We prayed a lot together over the next year or so, but he was still struggling. He was even exorcised once at my church, though Southern Baptists in that area and time didn’t approve much of Pentecostal exorcisms any more than they approved of our habit of speaking in tongues. Sometimes you get desperate enough to try anything. At one point he even went away to a camp that I now suspect was an ex-gay retreat, all to reprogram himself.

What tore Wayne up the most was that if some miracle didn’t happen to totally alter him, he only had two choices if he wanted to go to Heaven under his religion’s doctrines: he could stay celibate his entire life, or he could marry some poor woman and hope for the best. Either he lived without hope of a romantic relationship forever, alone and lonely, or he lived a lie and deceived someone about the most important thing imaginable.

It was a terrible choice to contemplate, and not much of a choice at all.

Neither of us even imagined there might be a third choice.

Something was seriously wrong with a religion that demanded people beat themselves up that much. Something was seriously wrong with a theology that told gay people that they were intrinsically “disordered,” to use Catholicism’s description, and that they’d made a choice that very few of them remembered actually making. And something was seriously wrong with a god whose leaders and followers alike all thought he never gave anybody more than they could handle when the simple reality that both Wayne and I could see was that this suffering was way more than Wayne could handle. One might as well hand a very small toddler a pickaxe and tell that child to go hew out a mine as endure that pain.

Over many nights of tears and anguished phone calls I saw that our god had indeed given Wayne a fight that he not only couldn’t win but one that might well destroy him. What had he done to deserve this struggle? Why would our god do this to him? Why would our god demand he be celibate or lie about himself? Why him and not someone better able to handle that burden?

Either it was totally arbitrary or it was mean, and as Hobbes said in Calvin & Hobbes, either way it gave me the heebie-jeebies. When I deconverted, I was happy to lose that bigotry immediately–it fell from me like a weight from my shoulders and thudded to the ground, impossible to lift again.

Now I know that many Christians are perfectly fine with LGBTQ people and embrace them, and that’s wonderful.

But many still are not, and the scene I’m describing here could as easily have happened yesterday as 25 years ago. A few months ago one bigoted pastor called gay-affirming churches Satan’s church, which puts a very fine point on just what he thinks of gay people. And a few days ago no less than Jimmy Swaggart’s own son declared that LGBTQ activists would behead Christians and destroy Christianity itself if they only could–making me wonder if his real fear is that LGBTQ people might one day treat him exactly like he’d treat them if he could (hint to him: they won’t). The more acceptance LGBTQ people get in society, the more outlandish the shrieks and denunciations and false persecution claims will get out of that end of Christianity.

But there’s hope: bigoted Christians talk this way because they are getting desperate. You think bigoted pastors and Christian leaders were talking like this in the 1980s, when Christians just totally took homophobia for granted? Oh no. They weren’t being this loud about it because they didn’t have to be loud about it.

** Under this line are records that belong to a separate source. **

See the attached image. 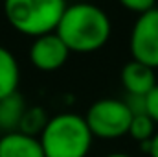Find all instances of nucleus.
Returning <instances> with one entry per match:
<instances>
[{
	"instance_id": "1",
	"label": "nucleus",
	"mask_w": 158,
	"mask_h": 157,
	"mask_svg": "<svg viewBox=\"0 0 158 157\" xmlns=\"http://www.w3.org/2000/svg\"><path fill=\"white\" fill-rule=\"evenodd\" d=\"M110 19L96 4L74 2L68 4L55 34L63 39L70 52L90 54L107 44L110 39Z\"/></svg>"
},
{
	"instance_id": "2",
	"label": "nucleus",
	"mask_w": 158,
	"mask_h": 157,
	"mask_svg": "<svg viewBox=\"0 0 158 157\" xmlns=\"http://www.w3.org/2000/svg\"><path fill=\"white\" fill-rule=\"evenodd\" d=\"M92 139L85 117L76 113L52 117L39 137L46 157H86Z\"/></svg>"
},
{
	"instance_id": "3",
	"label": "nucleus",
	"mask_w": 158,
	"mask_h": 157,
	"mask_svg": "<svg viewBox=\"0 0 158 157\" xmlns=\"http://www.w3.org/2000/svg\"><path fill=\"white\" fill-rule=\"evenodd\" d=\"M66 6L64 0H4V15L13 30L37 39L57 30Z\"/></svg>"
},
{
	"instance_id": "4",
	"label": "nucleus",
	"mask_w": 158,
	"mask_h": 157,
	"mask_svg": "<svg viewBox=\"0 0 158 157\" xmlns=\"http://www.w3.org/2000/svg\"><path fill=\"white\" fill-rule=\"evenodd\" d=\"M85 120L94 139L114 141L123 135H129L132 113L125 100L101 98L88 107Z\"/></svg>"
},
{
	"instance_id": "5",
	"label": "nucleus",
	"mask_w": 158,
	"mask_h": 157,
	"mask_svg": "<svg viewBox=\"0 0 158 157\" xmlns=\"http://www.w3.org/2000/svg\"><path fill=\"white\" fill-rule=\"evenodd\" d=\"M131 56L151 69H158V7L138 15L129 39Z\"/></svg>"
},
{
	"instance_id": "6",
	"label": "nucleus",
	"mask_w": 158,
	"mask_h": 157,
	"mask_svg": "<svg viewBox=\"0 0 158 157\" xmlns=\"http://www.w3.org/2000/svg\"><path fill=\"white\" fill-rule=\"evenodd\" d=\"M70 54L72 52L68 50V46L63 43V39L55 32L33 39L31 46H30V61L40 72L59 70L68 61Z\"/></svg>"
},
{
	"instance_id": "7",
	"label": "nucleus",
	"mask_w": 158,
	"mask_h": 157,
	"mask_svg": "<svg viewBox=\"0 0 158 157\" xmlns=\"http://www.w3.org/2000/svg\"><path fill=\"white\" fill-rule=\"evenodd\" d=\"M121 83L131 96H147L158 85L155 69L134 59L121 69Z\"/></svg>"
},
{
	"instance_id": "8",
	"label": "nucleus",
	"mask_w": 158,
	"mask_h": 157,
	"mask_svg": "<svg viewBox=\"0 0 158 157\" xmlns=\"http://www.w3.org/2000/svg\"><path fill=\"white\" fill-rule=\"evenodd\" d=\"M0 157H46L39 137L22 131L4 133L0 137Z\"/></svg>"
},
{
	"instance_id": "9",
	"label": "nucleus",
	"mask_w": 158,
	"mask_h": 157,
	"mask_svg": "<svg viewBox=\"0 0 158 157\" xmlns=\"http://www.w3.org/2000/svg\"><path fill=\"white\" fill-rule=\"evenodd\" d=\"M26 109H28V105L19 91L2 98L0 100V129L4 133L19 131V126L22 122Z\"/></svg>"
},
{
	"instance_id": "10",
	"label": "nucleus",
	"mask_w": 158,
	"mask_h": 157,
	"mask_svg": "<svg viewBox=\"0 0 158 157\" xmlns=\"http://www.w3.org/2000/svg\"><path fill=\"white\" fill-rule=\"evenodd\" d=\"M20 81V69L17 57L4 46H0V100L17 92Z\"/></svg>"
},
{
	"instance_id": "11",
	"label": "nucleus",
	"mask_w": 158,
	"mask_h": 157,
	"mask_svg": "<svg viewBox=\"0 0 158 157\" xmlns=\"http://www.w3.org/2000/svg\"><path fill=\"white\" fill-rule=\"evenodd\" d=\"M50 118L46 117V111L39 107V105H33V107H28L22 122L19 126V131L26 133V135H31V137H40V133L44 131L46 124H48Z\"/></svg>"
},
{
	"instance_id": "12",
	"label": "nucleus",
	"mask_w": 158,
	"mask_h": 157,
	"mask_svg": "<svg viewBox=\"0 0 158 157\" xmlns=\"http://www.w3.org/2000/svg\"><path fill=\"white\" fill-rule=\"evenodd\" d=\"M156 133V124L155 120L149 117L147 113H140V115H132V122L129 128V135L138 141L140 144L149 142Z\"/></svg>"
},
{
	"instance_id": "13",
	"label": "nucleus",
	"mask_w": 158,
	"mask_h": 157,
	"mask_svg": "<svg viewBox=\"0 0 158 157\" xmlns=\"http://www.w3.org/2000/svg\"><path fill=\"white\" fill-rule=\"evenodd\" d=\"M118 2L125 9H129V11H132L136 15H142V13L151 11L155 7V2L156 0H118Z\"/></svg>"
},
{
	"instance_id": "14",
	"label": "nucleus",
	"mask_w": 158,
	"mask_h": 157,
	"mask_svg": "<svg viewBox=\"0 0 158 157\" xmlns=\"http://www.w3.org/2000/svg\"><path fill=\"white\" fill-rule=\"evenodd\" d=\"M145 111L155 120V124H158V85L145 96Z\"/></svg>"
},
{
	"instance_id": "15",
	"label": "nucleus",
	"mask_w": 158,
	"mask_h": 157,
	"mask_svg": "<svg viewBox=\"0 0 158 157\" xmlns=\"http://www.w3.org/2000/svg\"><path fill=\"white\" fill-rule=\"evenodd\" d=\"M149 157H158V131L155 133V137L149 142V150H147Z\"/></svg>"
},
{
	"instance_id": "16",
	"label": "nucleus",
	"mask_w": 158,
	"mask_h": 157,
	"mask_svg": "<svg viewBox=\"0 0 158 157\" xmlns=\"http://www.w3.org/2000/svg\"><path fill=\"white\" fill-rule=\"evenodd\" d=\"M105 157H132V155H127V154H109Z\"/></svg>"
},
{
	"instance_id": "17",
	"label": "nucleus",
	"mask_w": 158,
	"mask_h": 157,
	"mask_svg": "<svg viewBox=\"0 0 158 157\" xmlns=\"http://www.w3.org/2000/svg\"><path fill=\"white\" fill-rule=\"evenodd\" d=\"M66 4H74V2H83V0H64Z\"/></svg>"
}]
</instances>
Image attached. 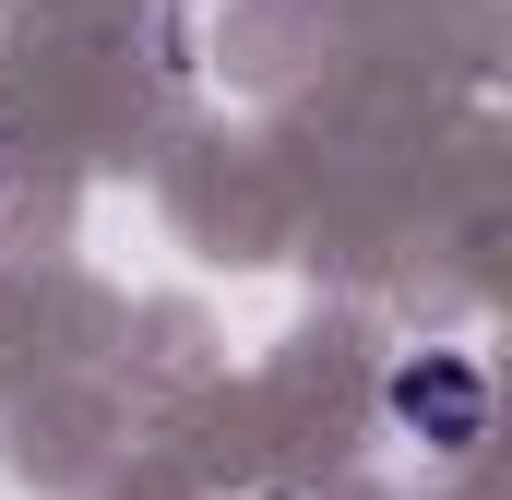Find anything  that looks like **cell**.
I'll return each instance as SVG.
<instances>
[{
	"label": "cell",
	"mask_w": 512,
	"mask_h": 500,
	"mask_svg": "<svg viewBox=\"0 0 512 500\" xmlns=\"http://www.w3.org/2000/svg\"><path fill=\"white\" fill-rule=\"evenodd\" d=\"M382 417L417 441V453L465 465V453L489 441V358H465V346H405V358L382 370Z\"/></svg>",
	"instance_id": "obj_1"
}]
</instances>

The harder they drill down on homophobia and bigotry, though, the faster they will lose their dominance over young hearts and minds. At this point it’s just a matter of time.

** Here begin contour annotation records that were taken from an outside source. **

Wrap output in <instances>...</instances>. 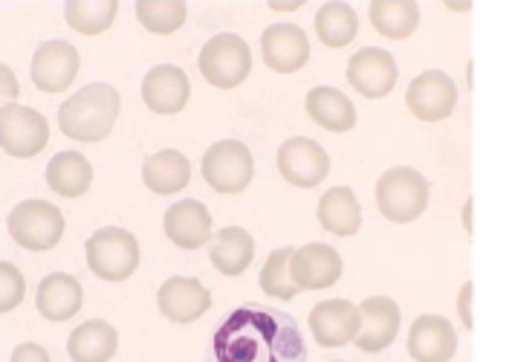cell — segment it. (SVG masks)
<instances>
[{
  "instance_id": "cell-9",
  "label": "cell",
  "mask_w": 512,
  "mask_h": 362,
  "mask_svg": "<svg viewBox=\"0 0 512 362\" xmlns=\"http://www.w3.org/2000/svg\"><path fill=\"white\" fill-rule=\"evenodd\" d=\"M278 171L296 189H316L330 171V157L316 140L293 137L278 148Z\"/></svg>"
},
{
  "instance_id": "cell-6",
  "label": "cell",
  "mask_w": 512,
  "mask_h": 362,
  "mask_svg": "<svg viewBox=\"0 0 512 362\" xmlns=\"http://www.w3.org/2000/svg\"><path fill=\"white\" fill-rule=\"evenodd\" d=\"M249 70H252V53H249V44L241 35L220 32L200 53L203 79L220 87V90H232V87L246 82Z\"/></svg>"
},
{
  "instance_id": "cell-19",
  "label": "cell",
  "mask_w": 512,
  "mask_h": 362,
  "mask_svg": "<svg viewBox=\"0 0 512 362\" xmlns=\"http://www.w3.org/2000/svg\"><path fill=\"white\" fill-rule=\"evenodd\" d=\"M458 351V334L455 328L437 316L426 313L414 319L411 334H408V354L417 362H449Z\"/></svg>"
},
{
  "instance_id": "cell-5",
  "label": "cell",
  "mask_w": 512,
  "mask_h": 362,
  "mask_svg": "<svg viewBox=\"0 0 512 362\" xmlns=\"http://www.w3.org/2000/svg\"><path fill=\"white\" fill-rule=\"evenodd\" d=\"M9 235L29 252L53 250L64 235V215L47 200H24L9 215Z\"/></svg>"
},
{
  "instance_id": "cell-26",
  "label": "cell",
  "mask_w": 512,
  "mask_h": 362,
  "mask_svg": "<svg viewBox=\"0 0 512 362\" xmlns=\"http://www.w3.org/2000/svg\"><path fill=\"white\" fill-rule=\"evenodd\" d=\"M319 223L327 232L339 238H351L362 226V209L359 200L348 186H336L319 200Z\"/></svg>"
},
{
  "instance_id": "cell-13",
  "label": "cell",
  "mask_w": 512,
  "mask_h": 362,
  "mask_svg": "<svg viewBox=\"0 0 512 362\" xmlns=\"http://www.w3.org/2000/svg\"><path fill=\"white\" fill-rule=\"evenodd\" d=\"M359 334H356V348L365 354H379L385 351L397 334H400V307L388 296H371L359 305Z\"/></svg>"
},
{
  "instance_id": "cell-16",
  "label": "cell",
  "mask_w": 512,
  "mask_h": 362,
  "mask_svg": "<svg viewBox=\"0 0 512 362\" xmlns=\"http://www.w3.org/2000/svg\"><path fill=\"white\" fill-rule=\"evenodd\" d=\"M157 305H160L162 316L174 325H189L197 322L209 307H212V293L200 284L197 279H183L174 276L160 287L157 293Z\"/></svg>"
},
{
  "instance_id": "cell-2",
  "label": "cell",
  "mask_w": 512,
  "mask_h": 362,
  "mask_svg": "<svg viewBox=\"0 0 512 362\" xmlns=\"http://www.w3.org/2000/svg\"><path fill=\"white\" fill-rule=\"evenodd\" d=\"M119 108L122 99L110 84H87L61 105V134L76 142H102L116 125Z\"/></svg>"
},
{
  "instance_id": "cell-30",
  "label": "cell",
  "mask_w": 512,
  "mask_h": 362,
  "mask_svg": "<svg viewBox=\"0 0 512 362\" xmlns=\"http://www.w3.org/2000/svg\"><path fill=\"white\" fill-rule=\"evenodd\" d=\"M119 12L116 0H70L64 6L67 24L81 35H102L108 32Z\"/></svg>"
},
{
  "instance_id": "cell-12",
  "label": "cell",
  "mask_w": 512,
  "mask_h": 362,
  "mask_svg": "<svg viewBox=\"0 0 512 362\" xmlns=\"http://www.w3.org/2000/svg\"><path fill=\"white\" fill-rule=\"evenodd\" d=\"M345 79H348V84L359 96L382 99V96H388L397 87L400 70H397V61H394L391 53L377 50V47H365V50H359L351 58Z\"/></svg>"
},
{
  "instance_id": "cell-21",
  "label": "cell",
  "mask_w": 512,
  "mask_h": 362,
  "mask_svg": "<svg viewBox=\"0 0 512 362\" xmlns=\"http://www.w3.org/2000/svg\"><path fill=\"white\" fill-rule=\"evenodd\" d=\"M81 299H84V290H81L79 279L67 276V273H53L38 284V293H35V305L38 313L50 322H67L73 319L81 310Z\"/></svg>"
},
{
  "instance_id": "cell-24",
  "label": "cell",
  "mask_w": 512,
  "mask_h": 362,
  "mask_svg": "<svg viewBox=\"0 0 512 362\" xmlns=\"http://www.w3.org/2000/svg\"><path fill=\"white\" fill-rule=\"evenodd\" d=\"M209 258H212L217 273L241 276V273L249 270V264L255 258V238L241 226H226L212 238Z\"/></svg>"
},
{
  "instance_id": "cell-1",
  "label": "cell",
  "mask_w": 512,
  "mask_h": 362,
  "mask_svg": "<svg viewBox=\"0 0 512 362\" xmlns=\"http://www.w3.org/2000/svg\"><path fill=\"white\" fill-rule=\"evenodd\" d=\"M206 362H307V345L290 313L243 305L217 325Z\"/></svg>"
},
{
  "instance_id": "cell-29",
  "label": "cell",
  "mask_w": 512,
  "mask_h": 362,
  "mask_svg": "<svg viewBox=\"0 0 512 362\" xmlns=\"http://www.w3.org/2000/svg\"><path fill=\"white\" fill-rule=\"evenodd\" d=\"M359 32V15L348 3H327L316 12V35L324 47H348Z\"/></svg>"
},
{
  "instance_id": "cell-17",
  "label": "cell",
  "mask_w": 512,
  "mask_h": 362,
  "mask_svg": "<svg viewBox=\"0 0 512 362\" xmlns=\"http://www.w3.org/2000/svg\"><path fill=\"white\" fill-rule=\"evenodd\" d=\"M261 53L275 73H296L310 61V41L296 24H272L261 35Z\"/></svg>"
},
{
  "instance_id": "cell-34",
  "label": "cell",
  "mask_w": 512,
  "mask_h": 362,
  "mask_svg": "<svg viewBox=\"0 0 512 362\" xmlns=\"http://www.w3.org/2000/svg\"><path fill=\"white\" fill-rule=\"evenodd\" d=\"M9 362H50V354H47V348H41L35 342H24L12 351Z\"/></svg>"
},
{
  "instance_id": "cell-4",
  "label": "cell",
  "mask_w": 512,
  "mask_h": 362,
  "mask_svg": "<svg viewBox=\"0 0 512 362\" xmlns=\"http://www.w3.org/2000/svg\"><path fill=\"white\" fill-rule=\"evenodd\" d=\"M87 267L102 281L131 279L139 267V244L128 229L105 226L84 244Z\"/></svg>"
},
{
  "instance_id": "cell-8",
  "label": "cell",
  "mask_w": 512,
  "mask_h": 362,
  "mask_svg": "<svg viewBox=\"0 0 512 362\" xmlns=\"http://www.w3.org/2000/svg\"><path fill=\"white\" fill-rule=\"evenodd\" d=\"M0 145L9 157H18V160L38 157L50 145V125L32 108L6 105L0 111Z\"/></svg>"
},
{
  "instance_id": "cell-22",
  "label": "cell",
  "mask_w": 512,
  "mask_h": 362,
  "mask_svg": "<svg viewBox=\"0 0 512 362\" xmlns=\"http://www.w3.org/2000/svg\"><path fill=\"white\" fill-rule=\"evenodd\" d=\"M142 180L154 195H177L191 183V163L186 154L168 148L157 151L145 160L142 166Z\"/></svg>"
},
{
  "instance_id": "cell-18",
  "label": "cell",
  "mask_w": 512,
  "mask_h": 362,
  "mask_svg": "<svg viewBox=\"0 0 512 362\" xmlns=\"http://www.w3.org/2000/svg\"><path fill=\"white\" fill-rule=\"evenodd\" d=\"M191 84L189 76L174 67V64H160L154 70H148V76L142 79V99L154 113L162 116H174L189 105Z\"/></svg>"
},
{
  "instance_id": "cell-3",
  "label": "cell",
  "mask_w": 512,
  "mask_h": 362,
  "mask_svg": "<svg viewBox=\"0 0 512 362\" xmlns=\"http://www.w3.org/2000/svg\"><path fill=\"white\" fill-rule=\"evenodd\" d=\"M377 206L388 221H417L429 206V180L414 168H388L377 183Z\"/></svg>"
},
{
  "instance_id": "cell-32",
  "label": "cell",
  "mask_w": 512,
  "mask_h": 362,
  "mask_svg": "<svg viewBox=\"0 0 512 362\" xmlns=\"http://www.w3.org/2000/svg\"><path fill=\"white\" fill-rule=\"evenodd\" d=\"M290 258H293V247L275 250L261 270V290L281 302H290L298 293V287L290 279Z\"/></svg>"
},
{
  "instance_id": "cell-15",
  "label": "cell",
  "mask_w": 512,
  "mask_h": 362,
  "mask_svg": "<svg viewBox=\"0 0 512 362\" xmlns=\"http://www.w3.org/2000/svg\"><path fill=\"white\" fill-rule=\"evenodd\" d=\"M359 325H362L359 307L345 299L319 302L310 310V331L324 348H342V345L353 342L359 334Z\"/></svg>"
},
{
  "instance_id": "cell-27",
  "label": "cell",
  "mask_w": 512,
  "mask_h": 362,
  "mask_svg": "<svg viewBox=\"0 0 512 362\" xmlns=\"http://www.w3.org/2000/svg\"><path fill=\"white\" fill-rule=\"evenodd\" d=\"M93 183V166L79 151H61L47 166V186L61 197H81Z\"/></svg>"
},
{
  "instance_id": "cell-20",
  "label": "cell",
  "mask_w": 512,
  "mask_h": 362,
  "mask_svg": "<svg viewBox=\"0 0 512 362\" xmlns=\"http://www.w3.org/2000/svg\"><path fill=\"white\" fill-rule=\"evenodd\" d=\"M165 235L180 250H200L212 241V212L200 200H180L165 212Z\"/></svg>"
},
{
  "instance_id": "cell-35",
  "label": "cell",
  "mask_w": 512,
  "mask_h": 362,
  "mask_svg": "<svg viewBox=\"0 0 512 362\" xmlns=\"http://www.w3.org/2000/svg\"><path fill=\"white\" fill-rule=\"evenodd\" d=\"M472 290H475V284L472 281H466L463 287H460V299H458V313H460V322L466 325V331H472Z\"/></svg>"
},
{
  "instance_id": "cell-28",
  "label": "cell",
  "mask_w": 512,
  "mask_h": 362,
  "mask_svg": "<svg viewBox=\"0 0 512 362\" xmlns=\"http://www.w3.org/2000/svg\"><path fill=\"white\" fill-rule=\"evenodd\" d=\"M368 12L379 35L394 41H403L420 27V6L414 0H374Z\"/></svg>"
},
{
  "instance_id": "cell-23",
  "label": "cell",
  "mask_w": 512,
  "mask_h": 362,
  "mask_svg": "<svg viewBox=\"0 0 512 362\" xmlns=\"http://www.w3.org/2000/svg\"><path fill=\"white\" fill-rule=\"evenodd\" d=\"M307 113L319 128L333 131V134H345L356 125L353 102L336 87H313L307 93Z\"/></svg>"
},
{
  "instance_id": "cell-31",
  "label": "cell",
  "mask_w": 512,
  "mask_h": 362,
  "mask_svg": "<svg viewBox=\"0 0 512 362\" xmlns=\"http://www.w3.org/2000/svg\"><path fill=\"white\" fill-rule=\"evenodd\" d=\"M189 6L183 0H139L136 18L154 35H171L186 24Z\"/></svg>"
},
{
  "instance_id": "cell-7",
  "label": "cell",
  "mask_w": 512,
  "mask_h": 362,
  "mask_svg": "<svg viewBox=\"0 0 512 362\" xmlns=\"http://www.w3.org/2000/svg\"><path fill=\"white\" fill-rule=\"evenodd\" d=\"M252 174H255V163L243 142L220 140L203 154V177L220 195L243 192L252 183Z\"/></svg>"
},
{
  "instance_id": "cell-11",
  "label": "cell",
  "mask_w": 512,
  "mask_h": 362,
  "mask_svg": "<svg viewBox=\"0 0 512 362\" xmlns=\"http://www.w3.org/2000/svg\"><path fill=\"white\" fill-rule=\"evenodd\" d=\"M79 76V50L70 41H47L32 56V84L44 93H64Z\"/></svg>"
},
{
  "instance_id": "cell-33",
  "label": "cell",
  "mask_w": 512,
  "mask_h": 362,
  "mask_svg": "<svg viewBox=\"0 0 512 362\" xmlns=\"http://www.w3.org/2000/svg\"><path fill=\"white\" fill-rule=\"evenodd\" d=\"M27 293V281L21 276V270L9 261L0 264V310L9 313L24 302Z\"/></svg>"
},
{
  "instance_id": "cell-25",
  "label": "cell",
  "mask_w": 512,
  "mask_h": 362,
  "mask_svg": "<svg viewBox=\"0 0 512 362\" xmlns=\"http://www.w3.org/2000/svg\"><path fill=\"white\" fill-rule=\"evenodd\" d=\"M116 348H119V334L102 319H90L79 325L67 342V354L73 362H110Z\"/></svg>"
},
{
  "instance_id": "cell-10",
  "label": "cell",
  "mask_w": 512,
  "mask_h": 362,
  "mask_svg": "<svg viewBox=\"0 0 512 362\" xmlns=\"http://www.w3.org/2000/svg\"><path fill=\"white\" fill-rule=\"evenodd\" d=\"M405 105L420 122H443L458 105V87L443 70H426L408 84Z\"/></svg>"
},
{
  "instance_id": "cell-14",
  "label": "cell",
  "mask_w": 512,
  "mask_h": 362,
  "mask_svg": "<svg viewBox=\"0 0 512 362\" xmlns=\"http://www.w3.org/2000/svg\"><path fill=\"white\" fill-rule=\"evenodd\" d=\"M342 276V255L327 244H307L293 250L290 279L298 290H324L333 287Z\"/></svg>"
}]
</instances>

Every single confession heard, every single realization of unfairness and cruelty made, every single heartbreaking struggle shared, is another brick falling out of a wall. Every generation we get closer to real affirmation and equality of all people–and no god is required for any of it.

I wish I’d been able to be the real ally that Wayne needed that night in the courtyard, but I make up for it as best I can now by speaking often and loudly in support of LGBTQ people. I hope he’s doing all right and that he’s found love and peace. He sure deserves both. He had the kind of bravery and compassion and sweetness most of us only rarely encounter, and he could have given his entire denomination’s leadership lessons on what love really looks like.